Hermano Esther, Meirovitz Amichay, Meir Karen, Nussbaum Gabriel, Appelbaum Limor, Peretz Tamar, Elkin Michael
: Department of Oncology, Sharett Oncology Institute, Hadassah-Hebrew University Medical Center, Jerusalem, Israel (EH, AM, LA, TP, ME); Department of Pathology, Hadassah-Hebrew University Medical Center, Jerusalem, Israel (KM); Institute of Dental Sciences, Hebrew University-Hadassah Faculty of Dental Medicine, Jerusalem, Israel (GN).
J Natl Cancer Inst. 2014 Oct 18;106(12). doi: 10.1093/jnci/dju332. Print 2014 Dec.
Tumor microenvironment, and particularly tumor-associated macrophages (TAMs), represent a key contributing factor in pancreatic ductal adenocarcinoma (PDAC) pathogenesis.
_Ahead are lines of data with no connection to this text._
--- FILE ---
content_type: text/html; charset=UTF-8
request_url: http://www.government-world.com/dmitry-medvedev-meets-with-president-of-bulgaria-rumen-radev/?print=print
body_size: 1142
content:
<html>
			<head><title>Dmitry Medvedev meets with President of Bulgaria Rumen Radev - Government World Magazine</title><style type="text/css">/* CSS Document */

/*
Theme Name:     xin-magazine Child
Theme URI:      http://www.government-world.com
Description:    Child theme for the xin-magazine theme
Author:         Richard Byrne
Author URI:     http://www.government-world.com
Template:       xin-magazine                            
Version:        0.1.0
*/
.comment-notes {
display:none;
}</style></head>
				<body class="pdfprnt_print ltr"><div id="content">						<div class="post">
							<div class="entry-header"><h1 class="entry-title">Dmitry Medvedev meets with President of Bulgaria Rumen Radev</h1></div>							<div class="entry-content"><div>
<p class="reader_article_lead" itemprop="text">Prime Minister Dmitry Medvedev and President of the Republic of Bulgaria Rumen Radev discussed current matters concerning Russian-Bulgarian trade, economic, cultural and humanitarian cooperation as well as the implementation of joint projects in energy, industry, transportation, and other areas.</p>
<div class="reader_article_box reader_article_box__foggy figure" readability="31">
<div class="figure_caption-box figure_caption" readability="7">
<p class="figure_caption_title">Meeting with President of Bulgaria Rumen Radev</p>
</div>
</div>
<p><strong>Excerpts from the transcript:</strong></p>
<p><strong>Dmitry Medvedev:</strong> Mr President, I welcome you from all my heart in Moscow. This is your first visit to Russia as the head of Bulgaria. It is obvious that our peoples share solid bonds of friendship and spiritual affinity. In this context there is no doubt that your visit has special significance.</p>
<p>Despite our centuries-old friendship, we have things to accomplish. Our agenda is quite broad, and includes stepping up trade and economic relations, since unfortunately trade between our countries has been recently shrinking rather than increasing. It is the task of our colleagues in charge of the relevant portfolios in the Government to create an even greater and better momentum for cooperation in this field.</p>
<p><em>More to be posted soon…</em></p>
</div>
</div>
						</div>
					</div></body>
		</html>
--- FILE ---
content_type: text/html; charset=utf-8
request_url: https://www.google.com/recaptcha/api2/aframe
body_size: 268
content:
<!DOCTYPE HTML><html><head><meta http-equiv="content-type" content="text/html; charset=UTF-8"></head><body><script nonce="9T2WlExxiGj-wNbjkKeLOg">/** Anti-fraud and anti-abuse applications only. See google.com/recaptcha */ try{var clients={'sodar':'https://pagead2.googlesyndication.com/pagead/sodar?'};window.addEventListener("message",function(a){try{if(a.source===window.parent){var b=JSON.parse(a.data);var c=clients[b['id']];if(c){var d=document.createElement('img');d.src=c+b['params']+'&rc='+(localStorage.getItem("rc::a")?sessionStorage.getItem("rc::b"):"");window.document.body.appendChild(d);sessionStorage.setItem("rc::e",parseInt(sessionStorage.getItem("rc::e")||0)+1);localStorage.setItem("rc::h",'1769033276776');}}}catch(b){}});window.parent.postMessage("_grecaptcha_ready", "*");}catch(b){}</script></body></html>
Here we report that heparanase (predominant enzyme degrading heparan sulfate, the main polysaccharide found at the cell surface and extracellular matrix) directs tumor-promoting behavior of TAM in PDAC.
A mouse model of heparanase-overexpressing pancreatic carcinoma (n = 5 mice/group), tumor-associated macrophages ex vivo, primary wild-type and heparanase-null macrophages, and histological specimens from PDAC patients (n = 16), were analyzed, applying immunostaining, enzyme-linked immunosorbent assay, real-time reverse transcription-polymerase chain reaction, cell proliferation, and heparanase activity assays. All statistical tests are two-sided.
We found that overexpression of heparanase is associated with increased TAM infiltration in both experimental (P = .002) and human (P = .01) PDAC. Moreover, macrophages derived from heparanase-rich tumors (which grew faster in mouse hosts), display pronounced procancerous phenotype, evidenced by overexpression of MSR-2, IL-10, CCL2, VEGF, and increased production of IL-6, an important player in PDAC pathogenesis. Furthermore, in vitro heparanase enzyme-rendered macrophages (stimulated by necrotic cells which are often present in PDAC tissue) procancerous, as exemplified by their enhanced production of key cytokines implicated in PDAC (including IL-6), as well as by their ability to induce STAT3 signaling and to augment pancreatic carcinoma cell proliferation. In agreement, we observed activation of STAT3 in experimental and clinical specimens of heparanase-overexpressing PDAC.
Our findings underscore a novel function of heparanase in molecular decision-making that guides cancer-promoting action of TAM and imply that heparanase expression status may become highly relevant in defining a target patient subgroup that is likely to benefit the most from treatment modalities targeting TAM/IL-6/STAT3.
肿瘤微环境,尤其是肿瘤相关巨噬细胞(TAM),是胰腺导管腺癌(PDAC)发病机制中的一个关键因素。在此,我们报告硫酸乙酰肝素酶(降解硫酸乙酰肝素的主要酶,硫酸乙酰肝素是细胞表面和细胞外基质中发现的主要多糖)可引导PDAC中TAM的促肿瘤行为。
对硫酸乙酰肝素酶过表达的胰腺癌小鼠模型(每组5只小鼠)、体外肿瘤相关巨噬细胞、原代野生型和硫酸乙酰肝素酶缺陷巨噬细胞以及PDAC患者的组织学标本(16例)进行分析,采用免疫染色、酶联免疫吸附测定、实时逆转录-聚合酶链反应、细胞增殖和硫酸乙酰肝素酶活性测定。所有统计检验均为双侧检验。
我们发现,在实验性(P = 0.002)和人类(P = 0.01)PDAC中,硫酸乙酰肝素酶的过表达与TAM浸润增加有关。此外,源自富含硫酸乙酰肝素酶肿瘤(在小鼠宿主中生长更快)的巨噬细胞表现出明显的促癌表型,MSR-2、IL-10、CCL2、VEGF的过表达以及IL-6产量的增加证明了这一点,IL-6是PDAC发病机制中的一个重要因素。此外,体外硫酸乙酰肝素酶处理的巨噬细胞(由PDAC组织中经常存在的坏死细胞刺激)具有促癌作用,例如它们增强了与PDAC相关的关键细胞因子(包括IL-6)的产生,以及它们诱导STAT3信号传导和增强胰腺癌细胞增殖的能力。一致的是,我们在硫酸乙酰肝素酶过表达的PDAC实验和临床标本中观察到了STAT3的激活。
我们的研究结果强调了硫酸乙酰肝素酶在指导TAM促癌作用的分子决策中的新功能,并表明硫酸乙酰肝素酶的表达状态可能与确定最有可能从靶向TAM/IL-6/STAT3的治疗方式中获益的目标患者亚组高度相关。